Walter Benjamin was intrigued by the artificiality of the decor style, which aped other worlds and eras, and mixed it all up without discrimination.

Bicycle in the Passage Verdeau

He quoted his friend Franz Hessel, who called the 19th century the "dreamy epoch of bad taste."
Yes, this epoch was wholly adapted to the dream, was furnished in dreams. The alternation in styles - Gothic, Persian, Renaissance and so on - signified: that over the interior of the middle-class dining room spreads a banquet room of Cesare Borgia's, or that out of the boudoir of the mistress a Gothic chapel arieses, or that the master's study, in its iridescence, is transformed into the chamber of a Persian prince.
Antique store, Galerie Vero-Dodat
Antique and secondhand shops were common. So were specialty shops, like one that sells fancy canes.

Le Bonheur des Dames, Passage Verdeau

Benajmin was interested in the names of shops, like "La Fille d'Honneur," "Le Page Inconstant," "La Chamiere Allemande" (The German Cottage), "Au Coin de la Rue" (At the corner of the road), and "Au Mamelouk." Some of the names reflected the popularity of theatrical revues and operettas of the day.

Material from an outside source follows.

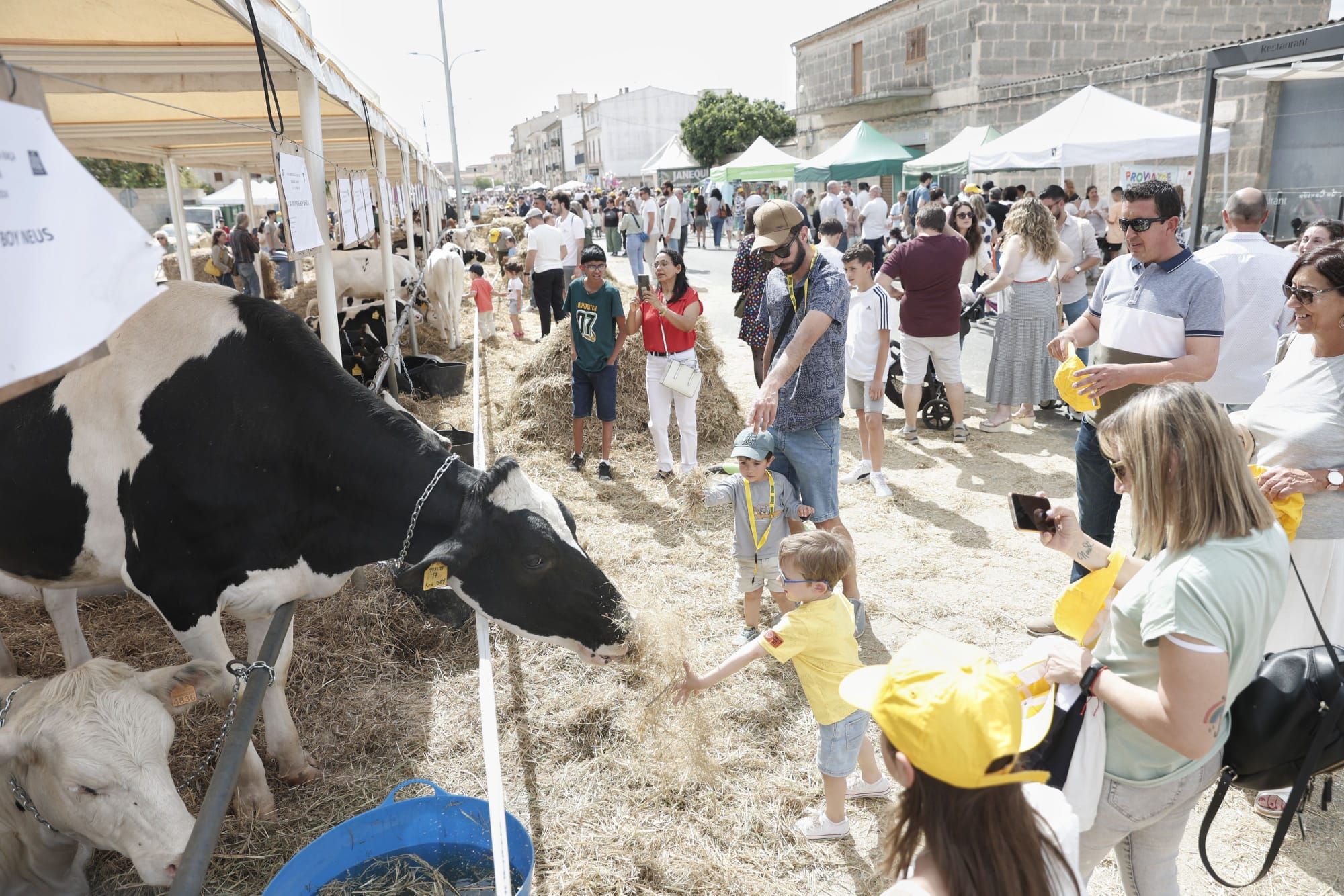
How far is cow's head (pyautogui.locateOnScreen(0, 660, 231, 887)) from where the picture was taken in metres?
2.27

Toy shop at the Palais Royal

Benjamin wrote about how fashion created the need to purchase each new item, that it "prescribed the ritual by which the fetish Commodity wished to be worshipped." Both buyer and sellers were constantly watching one another, selling themselves as surely as if they were prostituting themselves.

Boutique in the Palais Royal
Women here look at themselves more than elsewhere, and from this comes the distinct beauty of the Parisienne. Before any man catches sight of her she has already seen herself reflected ten times.
He quoted Karl Marx, who wrote how the "murderous, meaningless caprices of fashion" led to the formation of the factory system of exploitation in the Industrial Revolution. The constant need to have the latest thing kept the system going.

Passage des Panoramas

By the end of the 19th century, the passages were also where less seemly commerce took place, including prostitution. Prostitutes were, perhaps, the ultimate expression of the commodity fetishism, since they browsed in the passages for clothing and jewelry to enhance their ability to sell themselves to the men who frequented the passages.

Contemporary accounts, including the novels of Emile Zola, describe the world of the passages and the excess of commerce conducted there. In "Nana," a novel about a theatrical courtesan, he describes her stroll through the Passage des Panoramas:
She adored the Passage des Panoramas, still obsessed by the passion she had felt in her youth for fancy goods, fake jewelry, gilded zinc and cardboard made to look like leather. She could not tear herself away from shop windows any more than when she had been a street urchin in down-at-heel shoes, lost in wonder over a confectioner's wares, or listening to a musical box in a neighboring shop and above all going into ecstasies over cheap gaudy knickknacks, such as nutshell workboxes, ragpickers' baskets for holding toothpicks, and thermometers mounted on obelisks....
Confectioners in the Passage des Panoramas

Walter Benjamin worked on his study of the shopping arcades for over ten years, amassing a collection of notes, quotes, and interconnected essays. It was his obsession, and if he'd been able to publish it, it would have been his most important book.

Instead, in 1940, Walter Benjamin died while fleeing the Nazis. His death by supposed suicide in a mountain town on the border between Spain and France is still a mystery. So, too, is the fate of a lost manuscript he carried with him. Was it his finished "Passegenwerk," on the arcades of Paris?

A collection of his notes - perhaps his unfinished manuscript - was hidden by a friend in the Bibliotheque Nationale. It was this fragmentary, montage-like collection of writings that was finally published in 1980.

Rotunda, Galerie Colbert

Today the Galerie Colbert is part of the Institut Nationale d'Histoire de l'Art, a training and research center. Its beautiful rotunda now restored, it houses reading rooms, seminar rooms, and exhibit space. One of the seminar rooms is named after Walter Benjamin.

"Even the eyes of passersby are veiled mirrors", Walter Benjamin wrote.